# Off Season



## hunter14 (Oct 14, 2009)

3D, video games, bike, goes by quick


----------



## BowBoy78 (Aug 17, 2009)

sports take up most of my time
but i fish and snag at the river
snaged a 24 pound asian carp the other day at keokuk


----------



## cali hunter (Oct 31, 2009)

3-d and bass and striper fishing.
and my favorite bowfishing the carp should be coming up soon with 80 degree weather


----------



## PA3-DArcher4 (Nov 5, 2008)

sports, PRACTICE!, 3D, groundhog huntin, turkey huntin, scouting, some video games, 4wheeler


----------



## Ignition kid (Oct 7, 2008)

I shoot a little bit of 3-d, trap, sporting clays, and hog hunt.


----------



## I'm Not Ted (Feb 12, 2009)

Track and weight lifting for now, football soon, and practicing.

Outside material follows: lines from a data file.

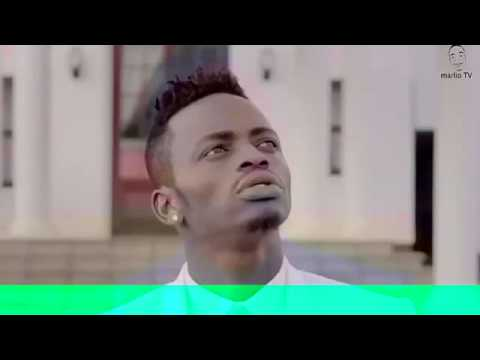 Diamond Platnumz Utanipenda Official Audio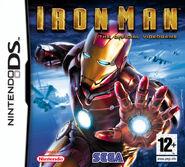 IronMan DS EU cover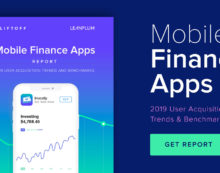 Women take control of their financial future with 41% surge in finance app use, says new report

Bowfishing will be good soon too...


----------



## Ignition kid (Oct 7, 2008)

I'm Not Ted said:


> Bowfishing will be good soon too...


+1! I want to go bowfishing this year, haven't done it before, and I'm in one of the bests states to do it!


----------



## I'm Not Ted (Feb 12, 2009)

Yep, may take a trip tomorrow as the temps have been WAAAAY up this week. The water should be warming up.


----------



## Diamond_Archer (Apr 8, 2010)

I have been shooting 3Ds, going turkey hunting in a week, and bow fishing soon.


----------



## kegan (Aug 28, 2006)

Shooting, building/working, and school.


----------



## muzzyman1212 (Mar 28, 2009)

*offseason*

mainly kayaking and baseball


----------



## hoytalphamax (Jan 26, 2009)

Spots,3D,Coyote huntin,Turkey Huntin,Lookin at deer in the summer see what the heards lookin like theres always something


----------